Wednesday, March 16, 2011

ARAB WORLD - All bullies are not similar

Analyze a situation requires prior awards. However, in these times of upheaval in the Arab world, the distinctions through the cracks. Contrary to what some neocons, all autocrats are not bad and should not be overturned. The moral differences between a dictator and another are as great as those between dictators and democrats.

There are benevolent dictators and we must not turn our backs. Vision, perceived legitimacy, existence of a social contract and the ability to make society more institutionally complex, and ready for more freedom, these are the characteristics of a good dictator. Libya's Gaddafi, for example, is not even in the same category as Oman Qaboos ibn Said, the Sultanate which has seen violent protests by young people a few days ago.

We can not compare the old Egyptian dictator Hosni Mubarak type Brezhnev to the energetic King Abdullah of Jordan. Sultan Qaboos has built roads and schools in the country, advancing the status of women and protected the environment. He governs with a vision similar to that of many Asian dictators of yesteryear, such as Chinese Deng Xiaoping, Lee Kuan Yew and Singapore's most problematic Mahathir Mohamad of Malaysia, who released their country from poverty and have created a middle class.

As for the monarchs of Jordan, Kuwait and the UAE, Sultan Qaboos's legitimacy rests on the royal tradition. It can be said of the leaders of police states of North Africa, which have no tradition and lack of vision. This legitimacy rests on a social contract that treats people as citizens rather than as subjects and their primary objective the social and economic development.

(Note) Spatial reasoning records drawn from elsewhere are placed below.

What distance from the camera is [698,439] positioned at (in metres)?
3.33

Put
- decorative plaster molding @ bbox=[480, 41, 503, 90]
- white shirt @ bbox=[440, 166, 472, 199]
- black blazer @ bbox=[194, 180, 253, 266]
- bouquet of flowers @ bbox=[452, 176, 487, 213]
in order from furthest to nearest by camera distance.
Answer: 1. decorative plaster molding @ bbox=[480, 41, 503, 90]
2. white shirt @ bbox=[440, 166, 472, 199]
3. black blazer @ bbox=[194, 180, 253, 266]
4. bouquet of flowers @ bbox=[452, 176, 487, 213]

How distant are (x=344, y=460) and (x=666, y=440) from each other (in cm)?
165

Chinese leaders know they must generate at least 7% annual growth to avoid widespread unrest. Although they succeed, the social contract is disintegrating gradually as society progresses, as citizens, especially young people, asking that their economic freedom is accompanied by political freedom.

That is why the young rebels of China and Oman are different from those of North Africa. They were accustomed to always expect more from their leaders and when they can not meet demand, they rebelled. Tunisia and Egypt, the young have been conditioned to accept less, and always waited patiently for a moment of weakness of the palate to unleash their rage.

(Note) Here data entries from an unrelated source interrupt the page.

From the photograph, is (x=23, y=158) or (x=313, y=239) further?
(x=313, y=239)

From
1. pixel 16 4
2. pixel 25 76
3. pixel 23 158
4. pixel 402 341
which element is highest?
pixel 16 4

Libya is it a model of megalomania and social atomization that comes straight from ancient times and has few contemporary parallels. Colonel Qaddafi has built no institutions, while the benevolent despots do. In the Gulf states, departments operate in Egypt and Tunisia as well, but not quite.

In Libya, there is virtually none. As noted by Samuel Huntington in the 1960s, more a society is complex, requires institutions to govern it. The despot should make society more complex hierarchy, to allow the emergence of different economic classes and the transition from one level to another.

What makes the success even of benevolent dictator - the fact that he renounces the tyranny - the leads finally to his downfall. Political freedoms must be accompanied by some level of social complexity. The only thing that would allow a dictator to escape the tragedy is seeing his people move forward without him and without the chaos appears.

She was not likely to acknowledge any merit in his lifetime. Only now we recognize that Suharto in Indonesia helped prepare his country for ten years of democracy that followed his departure. He was corrupt, but his reign was not without benefit to the population. Sultan Qaboos must understand that, having advanced the social complexity as he did, the culmination of his reign would be given a minimum of true democracy.

If he succeeds in calming the demonstrators, it could become the Lee Kuan Yew in the Arab world. Such an idea seems out of place in this period of democratic uprising, but when the current euphoria settles, it appears that defeating tyranny is much more that organizing elections.